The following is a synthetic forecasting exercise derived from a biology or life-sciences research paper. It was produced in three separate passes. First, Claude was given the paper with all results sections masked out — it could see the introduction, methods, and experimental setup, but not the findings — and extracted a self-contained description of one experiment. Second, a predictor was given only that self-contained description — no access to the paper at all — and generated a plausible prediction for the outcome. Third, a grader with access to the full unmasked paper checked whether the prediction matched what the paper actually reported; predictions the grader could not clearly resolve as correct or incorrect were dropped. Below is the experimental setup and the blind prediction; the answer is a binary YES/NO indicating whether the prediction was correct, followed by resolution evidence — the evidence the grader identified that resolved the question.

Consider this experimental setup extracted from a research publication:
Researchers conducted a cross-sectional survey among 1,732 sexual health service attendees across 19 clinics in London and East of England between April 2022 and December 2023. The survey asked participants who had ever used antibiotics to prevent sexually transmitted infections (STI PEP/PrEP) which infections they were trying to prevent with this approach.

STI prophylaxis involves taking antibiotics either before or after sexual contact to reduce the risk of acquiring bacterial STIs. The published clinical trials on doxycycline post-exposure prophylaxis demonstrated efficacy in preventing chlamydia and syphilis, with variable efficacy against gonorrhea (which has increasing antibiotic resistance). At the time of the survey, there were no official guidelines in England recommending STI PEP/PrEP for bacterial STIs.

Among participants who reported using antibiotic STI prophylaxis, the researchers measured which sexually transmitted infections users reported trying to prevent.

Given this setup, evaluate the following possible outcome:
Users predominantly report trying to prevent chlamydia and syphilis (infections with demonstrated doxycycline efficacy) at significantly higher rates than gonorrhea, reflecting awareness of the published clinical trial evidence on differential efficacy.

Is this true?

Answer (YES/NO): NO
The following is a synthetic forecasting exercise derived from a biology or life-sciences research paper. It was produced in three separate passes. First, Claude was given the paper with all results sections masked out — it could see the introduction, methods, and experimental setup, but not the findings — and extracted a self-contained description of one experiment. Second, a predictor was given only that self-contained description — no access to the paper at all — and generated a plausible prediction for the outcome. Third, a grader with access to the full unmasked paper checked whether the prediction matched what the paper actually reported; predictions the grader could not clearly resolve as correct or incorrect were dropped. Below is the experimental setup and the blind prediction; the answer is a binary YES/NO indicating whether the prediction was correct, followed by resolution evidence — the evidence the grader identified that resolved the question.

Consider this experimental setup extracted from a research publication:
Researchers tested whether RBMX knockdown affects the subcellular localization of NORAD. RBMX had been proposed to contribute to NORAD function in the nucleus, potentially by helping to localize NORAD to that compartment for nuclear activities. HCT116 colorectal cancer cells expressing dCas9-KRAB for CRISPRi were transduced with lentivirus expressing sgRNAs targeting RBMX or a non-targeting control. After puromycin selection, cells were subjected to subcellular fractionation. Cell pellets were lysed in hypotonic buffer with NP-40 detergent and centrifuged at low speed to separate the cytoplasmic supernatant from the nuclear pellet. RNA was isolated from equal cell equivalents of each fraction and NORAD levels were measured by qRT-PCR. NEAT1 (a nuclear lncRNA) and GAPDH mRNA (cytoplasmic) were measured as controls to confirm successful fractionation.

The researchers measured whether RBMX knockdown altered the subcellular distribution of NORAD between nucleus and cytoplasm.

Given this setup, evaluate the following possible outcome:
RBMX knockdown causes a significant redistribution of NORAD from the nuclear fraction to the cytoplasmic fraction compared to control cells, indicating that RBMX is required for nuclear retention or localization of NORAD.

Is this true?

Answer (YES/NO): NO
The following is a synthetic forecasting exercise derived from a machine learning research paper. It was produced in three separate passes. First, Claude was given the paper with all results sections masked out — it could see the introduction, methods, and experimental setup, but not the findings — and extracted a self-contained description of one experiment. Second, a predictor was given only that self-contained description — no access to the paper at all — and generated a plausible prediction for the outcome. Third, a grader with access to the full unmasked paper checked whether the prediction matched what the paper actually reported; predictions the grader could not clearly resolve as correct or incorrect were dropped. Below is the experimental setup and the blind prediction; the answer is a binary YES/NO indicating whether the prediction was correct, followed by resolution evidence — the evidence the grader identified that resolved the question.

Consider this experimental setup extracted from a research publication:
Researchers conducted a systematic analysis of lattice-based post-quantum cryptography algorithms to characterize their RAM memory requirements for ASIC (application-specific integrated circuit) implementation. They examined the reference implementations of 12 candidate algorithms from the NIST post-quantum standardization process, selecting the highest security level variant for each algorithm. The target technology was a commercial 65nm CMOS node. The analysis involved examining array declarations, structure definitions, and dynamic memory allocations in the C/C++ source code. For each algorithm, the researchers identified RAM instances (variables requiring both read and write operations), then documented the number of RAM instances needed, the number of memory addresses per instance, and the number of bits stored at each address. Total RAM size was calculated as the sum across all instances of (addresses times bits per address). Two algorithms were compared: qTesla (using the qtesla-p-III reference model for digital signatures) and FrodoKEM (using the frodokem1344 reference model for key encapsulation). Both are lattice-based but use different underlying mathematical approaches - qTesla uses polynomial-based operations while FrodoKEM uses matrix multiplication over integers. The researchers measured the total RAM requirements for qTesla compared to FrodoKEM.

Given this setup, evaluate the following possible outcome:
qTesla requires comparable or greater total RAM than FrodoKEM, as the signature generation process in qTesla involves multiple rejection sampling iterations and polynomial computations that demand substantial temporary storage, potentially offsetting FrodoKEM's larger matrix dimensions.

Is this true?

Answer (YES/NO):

○ ○ ○ ○

Reprint the data above from the opening line to the line holding "Researchers conducted a cross-sectional", inclusive, and nothing else.

The following is a synthetic forecasting exercise derived from a biology or life-sciences research paper. It was produced in three separate passes. First, Claude was given the paper with all results sections masked out — it could see the introduction, methods, and experimental setup, but not the findings — and extracted a self-contained description of one experiment. Second, a predictor was given only that self-contained description — no access to the paper at all — and generated a plausible prediction for the outcome. Third, a grader with access to the full unmasked paper checked whether the prediction matched what the paper actually reported; predictions the grader could not clearly resolve as correct or incorrect were dropped. Below is the experimental setup and the blind prediction; the answer is a binary YES/NO indicating whether the prediction was correct, followed by resolution evidence — the evidence the grader identified that resolved the question.

Consider this experimental setup extracted from a research publication:
Researchers conducted a cross-sectional survey among 1,732 sexual health service attendees across 19 clinics in London and East of England between April 2022 and December 2023. The survey asked participants who had ever used antibiotics to prevent sexually transmitted infections (STI PEP/PrEP) which infections they were trying to prevent with this approach.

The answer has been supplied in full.